His dishes are outstanding thanks to the top-quality produce Mario uses; he works sensibly and with common sense, with concise and precise cooking times ensuring that flavours are highlighted and textures are maintained.
When you enter this new Coque, you enter a magical world. In each of the spaces you pass though you succumb to an enchantment that surprises; the same subtlety and ingeniousness found in his food is adapted to each of the stops along the journey you take:
In the Bar, you are offered a Bloody-Mary ice cream, and a black-sesame, guacamole and foie-gras taco. In the Wine Cellar, enjoy bread treated with wine served with bull sausage (“Vinificación de Pan con Embutido de Toro”); and a paprika maccherone with creamy cheese. In the Sacristy, a Dom Perignon champagne grape, and a mimosa cocktail crispy cloud. The last appetizers are enjoyed in the Kitchen; Casimiro Mahou wheat beer, char-grilled sea cucumber with glass prawn and freeze-dried Spanish omelette.
Everything embodies this cook’s personality. And then, you proceed to the tasting menu which journeys through each of his interests, innovations and influences: white prawn served with its fried head and Palo Cortado pearls; a porcini stew with rocoto pil-pil sauce (a piquancy that conveys freshness), pine nuts and elvers Bilbao-style; piquant seeds with vegetable kimchi and organic shoots...
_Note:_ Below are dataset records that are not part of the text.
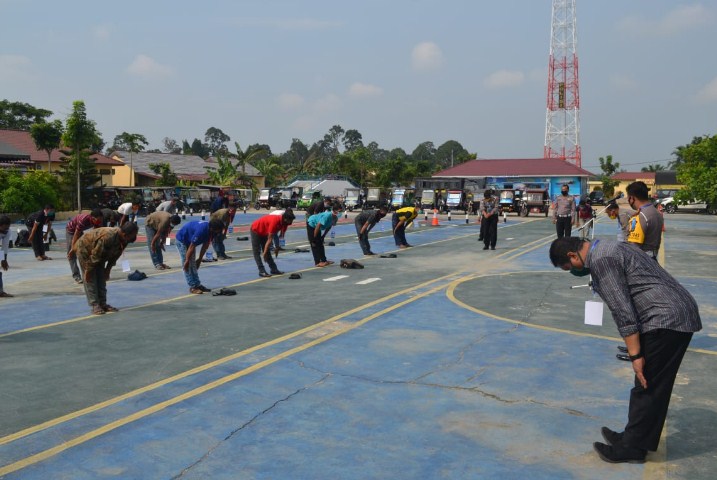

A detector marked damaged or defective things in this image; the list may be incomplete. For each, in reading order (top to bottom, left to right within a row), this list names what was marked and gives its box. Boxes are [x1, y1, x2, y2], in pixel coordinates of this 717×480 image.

crack in concrete [171, 376, 330, 480]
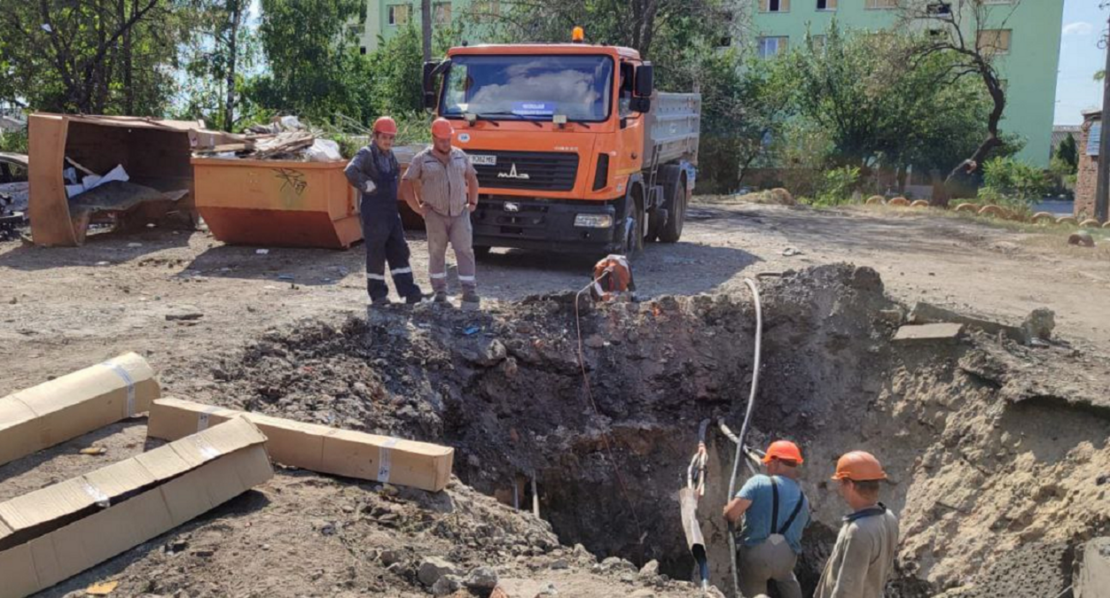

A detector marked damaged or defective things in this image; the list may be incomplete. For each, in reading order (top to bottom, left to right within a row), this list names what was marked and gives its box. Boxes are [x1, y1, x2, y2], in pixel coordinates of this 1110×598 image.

damaged infrastructure [4, 264, 1104, 596]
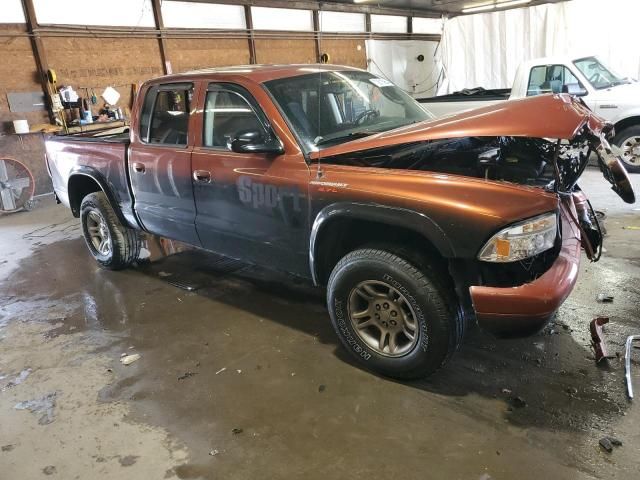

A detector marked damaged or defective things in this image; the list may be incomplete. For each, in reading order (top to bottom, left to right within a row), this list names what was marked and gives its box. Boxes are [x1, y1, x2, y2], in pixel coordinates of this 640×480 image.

crushed hood [312, 94, 608, 160]
front wheel well damage [312, 217, 448, 286]
broken headlight [478, 214, 556, 262]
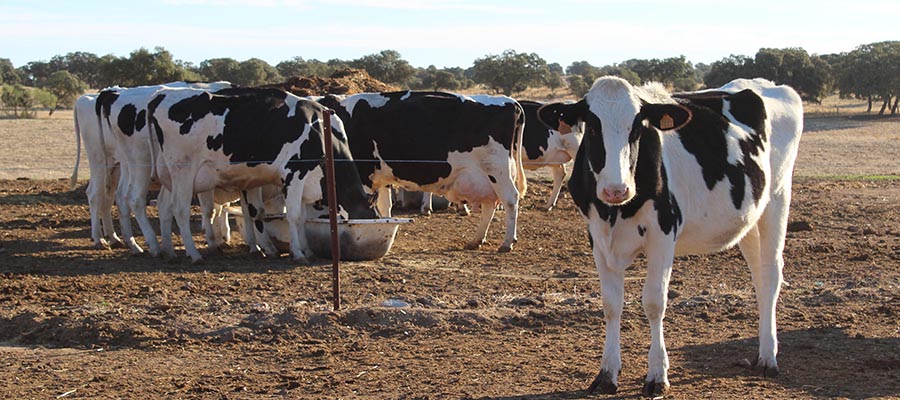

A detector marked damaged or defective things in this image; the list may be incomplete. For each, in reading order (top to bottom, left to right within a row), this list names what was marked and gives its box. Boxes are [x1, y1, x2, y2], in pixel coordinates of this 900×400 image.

rusty metal pole [320, 110, 342, 312]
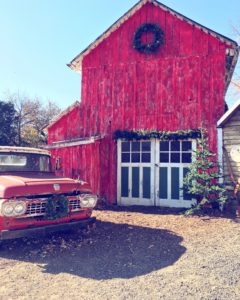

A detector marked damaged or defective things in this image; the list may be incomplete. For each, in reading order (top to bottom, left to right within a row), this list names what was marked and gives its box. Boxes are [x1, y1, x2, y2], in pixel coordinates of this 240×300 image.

rusty truck bumper [0, 217, 95, 240]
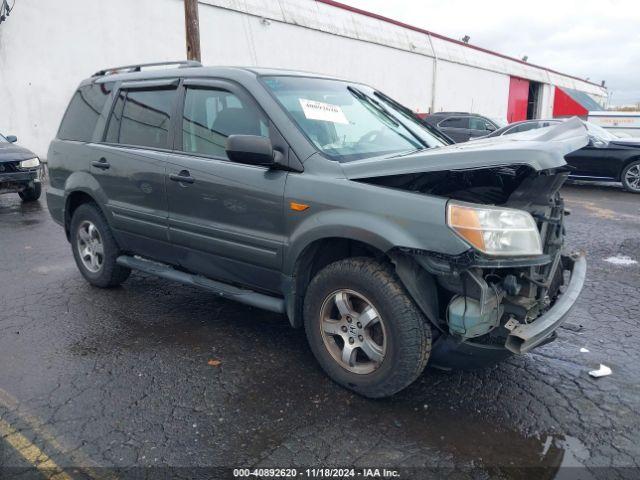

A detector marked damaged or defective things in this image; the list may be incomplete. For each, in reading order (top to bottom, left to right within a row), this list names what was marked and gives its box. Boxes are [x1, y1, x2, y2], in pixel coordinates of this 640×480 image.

crumpled hood [0, 142, 36, 163]
crumpled hood [342, 116, 588, 180]
broken headlight [448, 201, 544, 256]
cracked asphalt [0, 182, 636, 478]
damaged front bumper [502, 255, 588, 352]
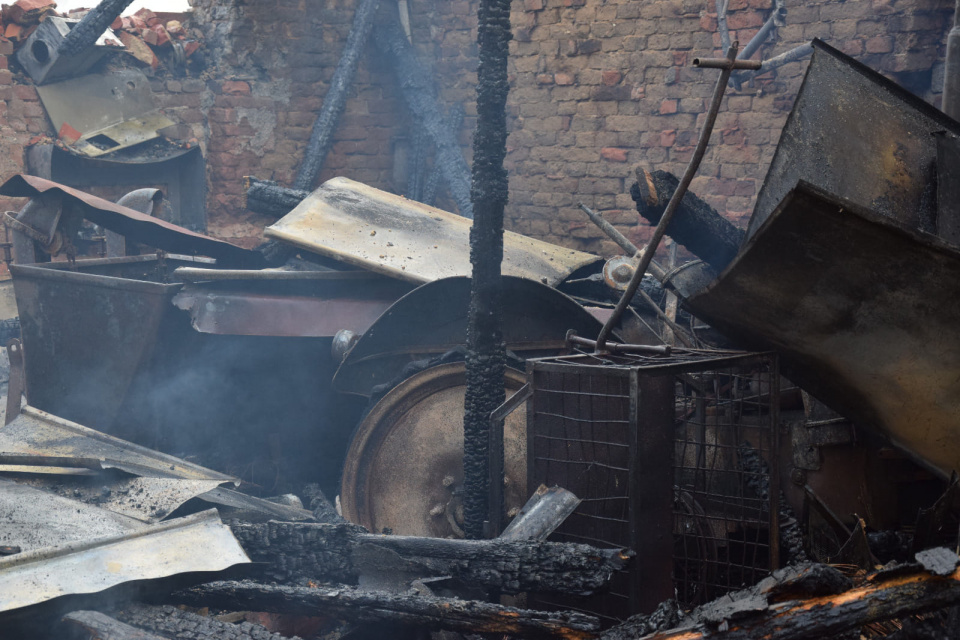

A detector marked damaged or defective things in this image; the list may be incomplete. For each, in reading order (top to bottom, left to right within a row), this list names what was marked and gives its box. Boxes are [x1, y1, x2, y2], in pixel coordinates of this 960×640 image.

charred wooden beam [57, 0, 133, 55]
charred wooden beam [294, 0, 380, 192]
charred wooden beam [374, 10, 474, 219]
rusted metal sheet [752, 38, 960, 242]
rusted metal sheet [0, 175, 260, 264]
charred wooden beam [244, 176, 308, 219]
rusted metal sheet [172, 272, 408, 338]
rusted metal sheet [264, 176, 600, 284]
rusted metal sheet [334, 278, 604, 398]
burnt timber post [464, 0, 512, 540]
charred wooden beam [632, 168, 748, 270]
scorched metal surface [688, 180, 960, 476]
rusty machine part [688, 180, 960, 476]
rusted metal sheet [688, 182, 960, 478]
rusted metal sheet [0, 404, 236, 480]
rusty machine part [342, 362, 528, 536]
rusted metal sheet [0, 478, 144, 552]
charred wooden beam [62, 608, 167, 640]
rusted metal sheet [0, 508, 251, 612]
charred wooden beam [111, 604, 296, 640]
charred wooden beam [180, 580, 600, 640]
charred wooden beam [226, 520, 632, 596]
charred wooden beam [608, 552, 960, 640]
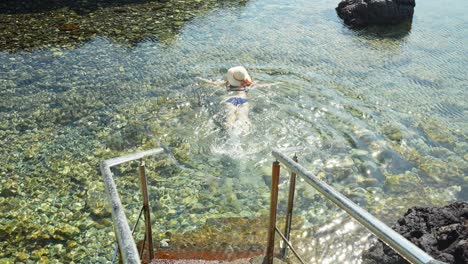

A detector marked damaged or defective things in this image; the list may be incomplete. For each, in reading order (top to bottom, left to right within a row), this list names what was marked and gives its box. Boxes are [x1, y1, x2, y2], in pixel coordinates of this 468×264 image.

rusty metal post [138, 162, 154, 260]
rusty metal post [280, 154, 298, 258]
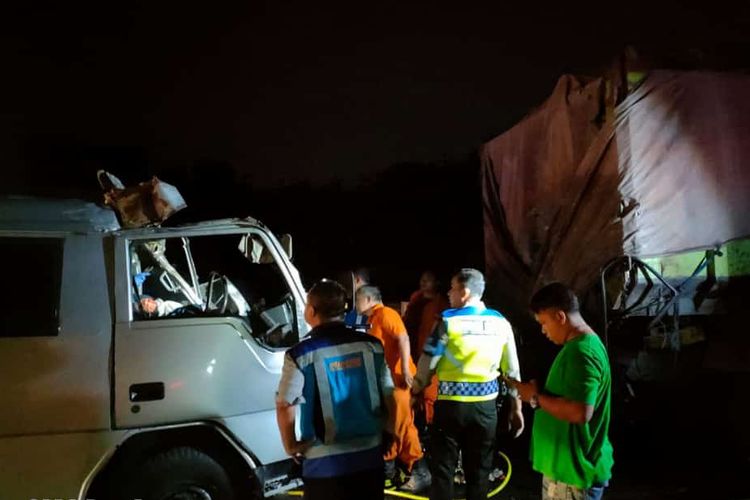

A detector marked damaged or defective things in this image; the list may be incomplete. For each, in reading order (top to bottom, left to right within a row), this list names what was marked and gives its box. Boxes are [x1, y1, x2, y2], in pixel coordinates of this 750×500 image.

damaged white truck [0, 178, 310, 498]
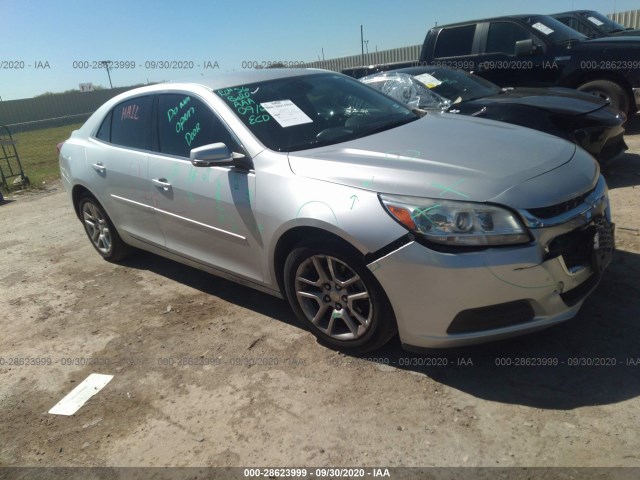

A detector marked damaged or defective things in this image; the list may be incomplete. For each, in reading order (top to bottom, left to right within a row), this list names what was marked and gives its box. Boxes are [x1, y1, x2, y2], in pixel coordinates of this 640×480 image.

damaged vehicle [60, 67, 616, 352]
damaged vehicle [362, 68, 628, 164]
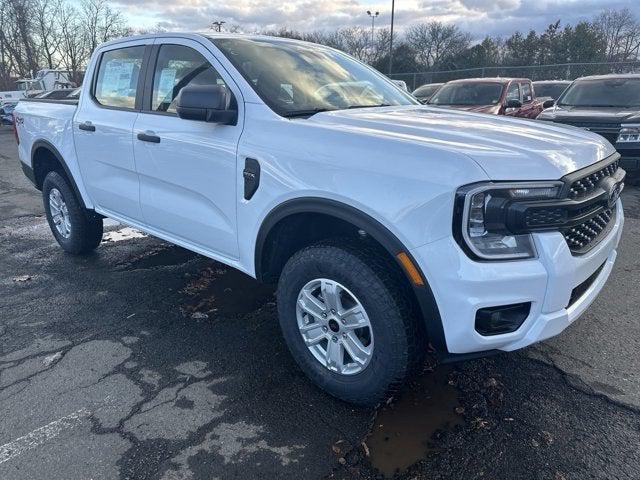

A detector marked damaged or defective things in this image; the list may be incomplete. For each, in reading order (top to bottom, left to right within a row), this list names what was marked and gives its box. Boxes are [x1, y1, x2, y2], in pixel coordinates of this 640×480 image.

cracked pavement [0, 128, 636, 480]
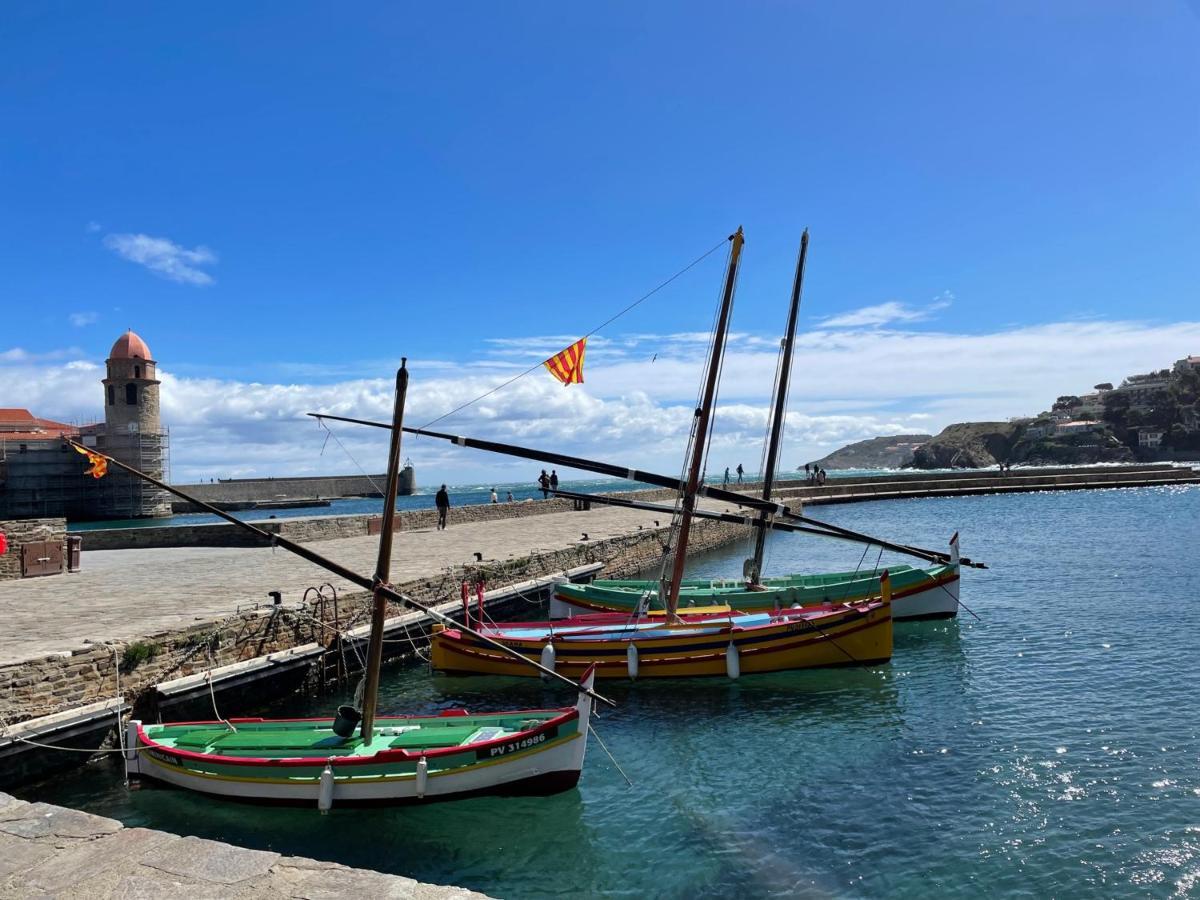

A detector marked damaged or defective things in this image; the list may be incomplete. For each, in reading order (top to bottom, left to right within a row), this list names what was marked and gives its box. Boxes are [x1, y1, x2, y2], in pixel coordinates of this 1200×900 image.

paint-chipped stone wall [0, 520, 66, 585]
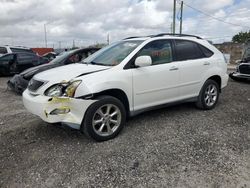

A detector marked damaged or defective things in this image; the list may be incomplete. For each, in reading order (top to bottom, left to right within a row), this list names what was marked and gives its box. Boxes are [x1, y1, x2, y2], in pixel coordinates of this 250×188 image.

damaged front bumper [22, 89, 95, 129]
cracked bumper cover [22, 89, 95, 129]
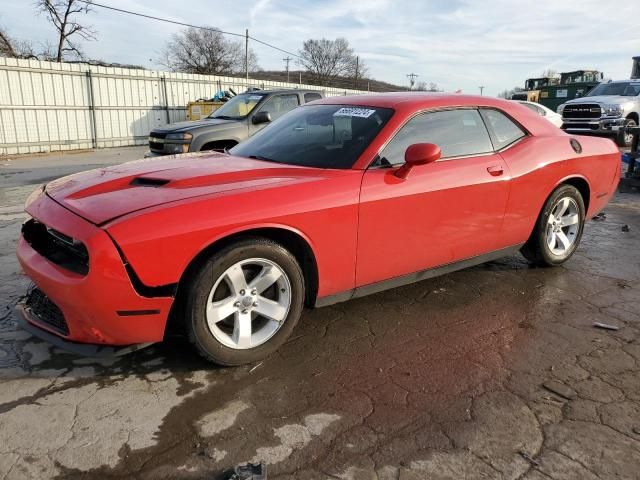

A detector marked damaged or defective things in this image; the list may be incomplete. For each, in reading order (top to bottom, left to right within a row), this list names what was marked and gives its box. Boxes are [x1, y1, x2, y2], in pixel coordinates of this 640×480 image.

cracked asphalt [1, 147, 640, 480]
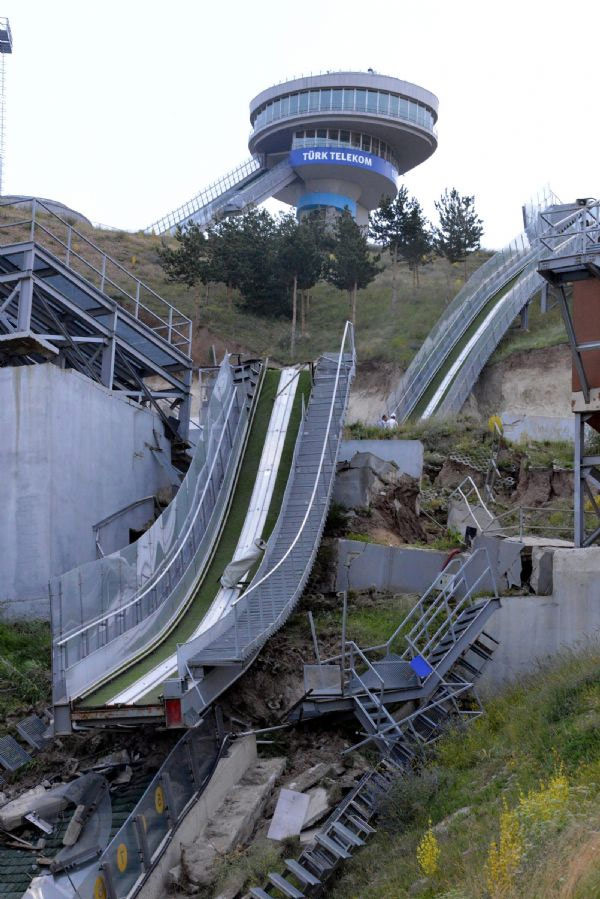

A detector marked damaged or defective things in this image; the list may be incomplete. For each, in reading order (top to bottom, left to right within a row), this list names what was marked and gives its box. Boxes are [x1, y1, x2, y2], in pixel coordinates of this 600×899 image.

broken concrete slab [270, 788, 312, 844]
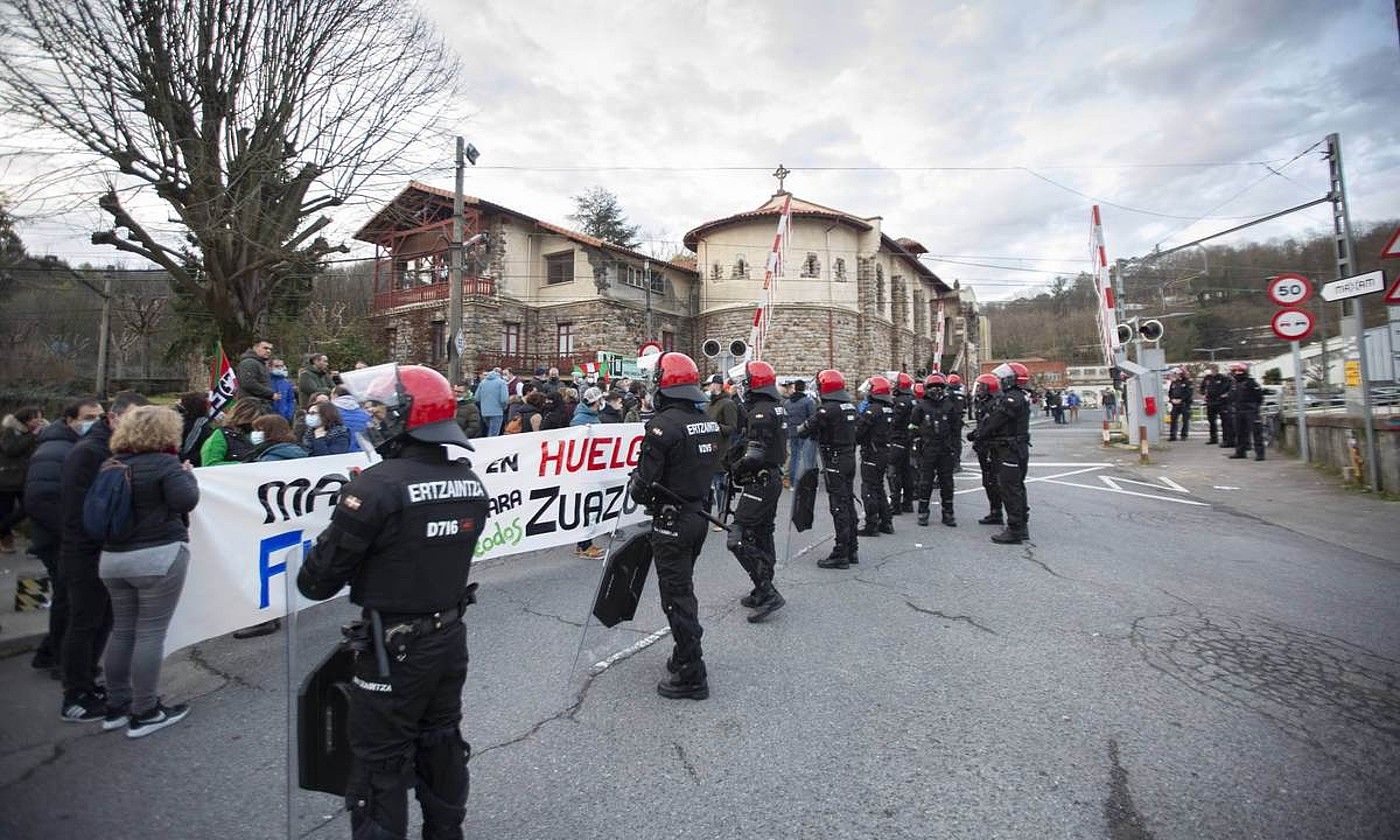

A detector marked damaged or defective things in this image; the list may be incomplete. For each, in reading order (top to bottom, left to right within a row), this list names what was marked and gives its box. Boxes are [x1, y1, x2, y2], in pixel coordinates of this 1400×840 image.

cracked road [2, 426, 1400, 840]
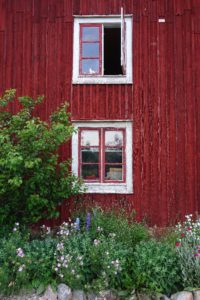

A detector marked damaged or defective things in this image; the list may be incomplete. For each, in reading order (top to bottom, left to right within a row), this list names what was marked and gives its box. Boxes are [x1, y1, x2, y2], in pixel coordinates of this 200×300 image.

peeling white paint [71, 120, 134, 195]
The ever-present modernity and skill shine in the foie gras with Oloroso escabeche with pickled mango and crispy spring-chicken skin; in the line-caught baby octopus and squid in its ink with a tikka masala sauce and pickles; in the toro tuna in three sequences – tuna belly with piparra pepper, tuna bone marrow with caviar, and glazed tuna back cheek; and in the sea urchin roe with tripe stew Madrid-style and bean purée with green curry.
And to end, of course, his great contemporary classic dish: roasted, lacquered suckling pig with crispy skin and osmotized lettuce.